Friday, June 17, 2011

Who in the world is C.S. Forester?

Beginning his epic "Passage to Juneau," Jonathan Raban dryly speaks of young land-lubbers, wannabee sailors, knowing nothing of the sea but having read their C.S. Forester.

Those wannabees have an advantage over me. I had no idea until tonight who indeed C.S. Forester was.

The man was a twentieth-century literary colossus, author of The African Queen -- which movie buffs remember became a film starring Bogart and (Katherine) Hepburn; and also of the Horatio Hornblower naval hero series.

According to Wikipedia, Ernest Hemingway is quoted as saying, "I recommend Forester to everyone literate I know," and Winston Churchill stated, "I find Hornblower admirable."
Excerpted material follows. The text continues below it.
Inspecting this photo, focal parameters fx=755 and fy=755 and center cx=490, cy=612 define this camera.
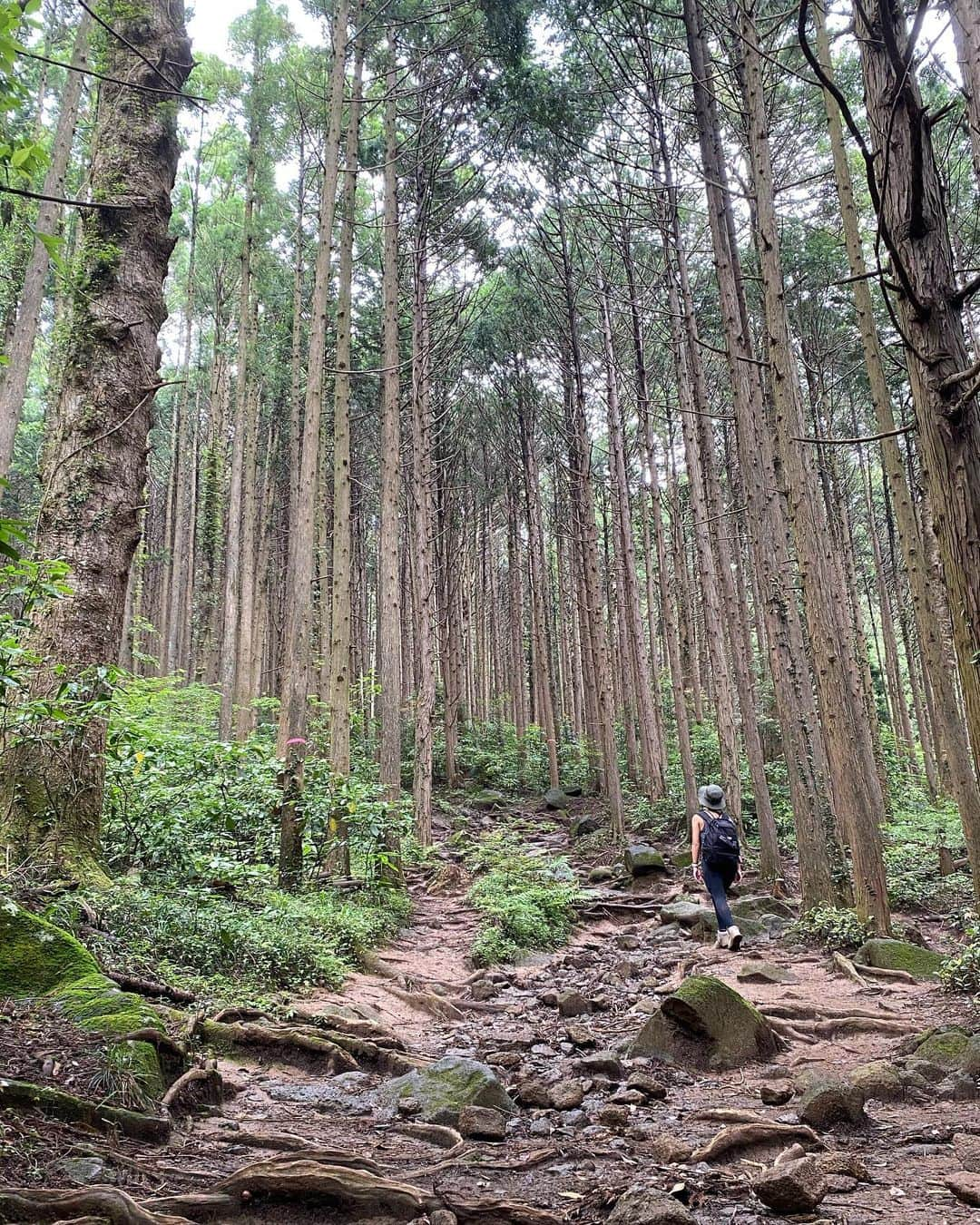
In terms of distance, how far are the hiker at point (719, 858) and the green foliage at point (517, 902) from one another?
2255 millimetres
Guess I need to make some room on my bookshelf.

Tuesday, October 20, 2009

One man's conception of Constantine -- Frank Slaughter

I wonder what the buzz was in the literary world in 1967, when the late Frank Slaughter, a Florida physician and author, published the first in what was to be his series on notables in Christian history.

Of course, I was not yet born. I have come to the party a few decades late. My secondhand copy of his book on Constantine the Great has been well worn since it rolled off the press -- who knows how many hands it has been through -- its pages are yellowed and its cheap paperback binding is failing.

I have thoroughly enjoyed this book, this week. Mr. Slaughter wrote more than 60books in his lifetime. This is the first that I have read. He digs deeply into his subject -- and you have to admire a writer who would dare to take on the excruciatingly complex politics and society of 4th Century Rome, as the Eternal City had its crown wrenched away by Byzantium in the east and the old gods lost out to Christianity.

But I fear that I will have no one to talk with about the book. It's 42 years old, the author has passed away and he never seems to have become a household name.

Saturday, September 8, 2007

Honoring the life of a luminous Lady -- L'Engle

Isis and F.L.O.W. join -- albeit tardily -- the literary world in mourning the passing of a Titan-ess of literature, Madeleine L'Engle, who died on Thursday, Sept. 6.

Wrote the New York Times:

"Madeleine L’Engle, who in writing more than 60 books, including childhood fables, religious meditations and science fiction, weaved emotional tapestries transcending genre and generation, died Thursday in Connecticut. She was 88."

Full story: http://www.nytimes.com/2007/09/08/books/07cnd-lengle.html?ex=1204776000&en=b8c04cc938dda37f&ei=5087&excamp=OVGNlengle

ECD notes: Ms. L'Engle should be remembered as the rare kind of writer who could get a child to sympathize with mitochondria.

I, like so many other children, read Her books and have never forgotten them.